Pomeroy moved to strike footnote three on page seven of DEED’s brief, as well as the sentence that precedes the footnote.  The document referred to in the footnote is a letter from Fusion’s human-resources manager to the SURJ, seeking review and reversal of the ULJ’s decision.  Any consideration of that document was improper for two reasons.  First, Pomeroy lacked an opportunity to respond to the assertions in the letter, as he was never provided with a copy.  Second, the letter attempts to introduce new facts into the record, which the clear language of the statute prohibits.  Therefore, we grant Pomeroy’s motion to strike this material, as this court will generally “strike documents in a brief that are not part of the appellate record.”  State v. Dalbec, 594 N.W.2d 530, 533 (Minn. App. 1999).

In addition, Pomeroy urges this court to find that the presence of this letter in the record constitutes a violation of his right to procedural due process and requires remand for a further evidentiary hearing where Pomeroy can respond to the factual assertions made in the letter.  In the criminal context, when an individual suffers a deprivation of a constitutional right as a result of an evidentiary ruling, the state must show that the error was “harmless beyond a reasonable doubt.”  State v. Richardson, 670 N.W.2d 267, 277 (Minn. 2003).  In most other contexts, evidentiary rulings will only be overturned if there is a reasonable probability that the wrongfully admitted evidence significantly affected the verdict.  State v. Post, 512 N.W.2d 99, 102 n.2 (Minn. 1994).  This is not a criminal case; therefore, application of the rigid constitutional standard in Richardson would not be appropriate.  In Portz, this court addressed the problem of non-record evidence in an unemployment-compensation proceeding.  397 N.W.2d at 14.  We stated that, because the SURJ’s written findings and conclusions referred to record evidence only, there was no prejudice to the relator even if the SURJ had viewed evidence not before the ULJ.  Id.  Here, the SURJ’s findings of fact are reasonably supported by the evidence properly received in the record, and there is no evidence that the SURJ improperly relied on the letter in question.  We conclude that the non-record evidence does not require a reversal or a remand.

            Affirmed; motion granted.

[1] Effective August 1, 2004, the statutory title of the individual conducting review proceedings under Minn. Stat. § 268.105, subd. 2 (2004), was changed to “senior unemployment review judge.”  Compare Minn. Stat. § 268.105, subd. 2 (2004), with Minn. Stat. § 268.105, subd. 2 (2002) (referring to the representative of the commissioner).

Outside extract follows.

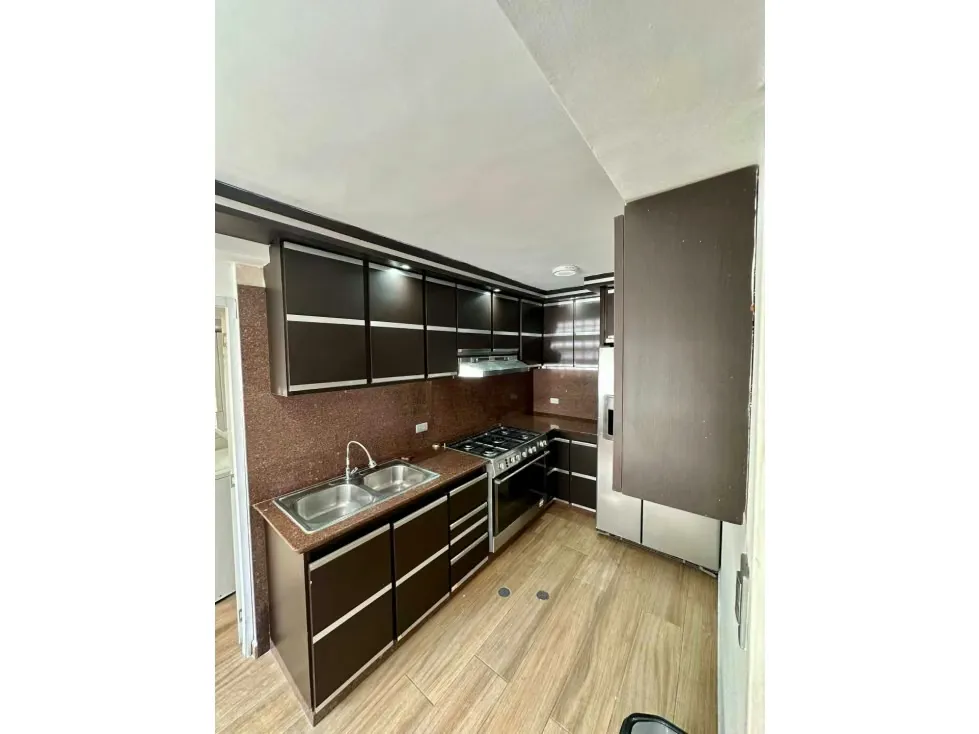 Se alquila apartamento 139m2 Santa Rosa de Lima 2573 - 3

[2] Our analysis is not affected by the fact that Pomeroy attempted to rescind his notice of quit.  As the statute clearly states, “An employee who seeks to withdraw a previously submitted notice of quitting shall be considered to have quit the employment if the employer does not agree that the notice may be withdrawn.”  Minn. Stat. § 268.095, subd. 2(c) (2004).  Since Fusion did not allow Pomeroy to withdraw his notice to quit, he is deemed to have voluntarily terminated his employment.

[3] Pomeroy interprets Zepp as holding that the applicant’s age (57 years) was determinative; yet, it was the doubling of the workload over two years that rendered the employer’s demands unreasonable.  Zepp, 272 N.W.2d at 263.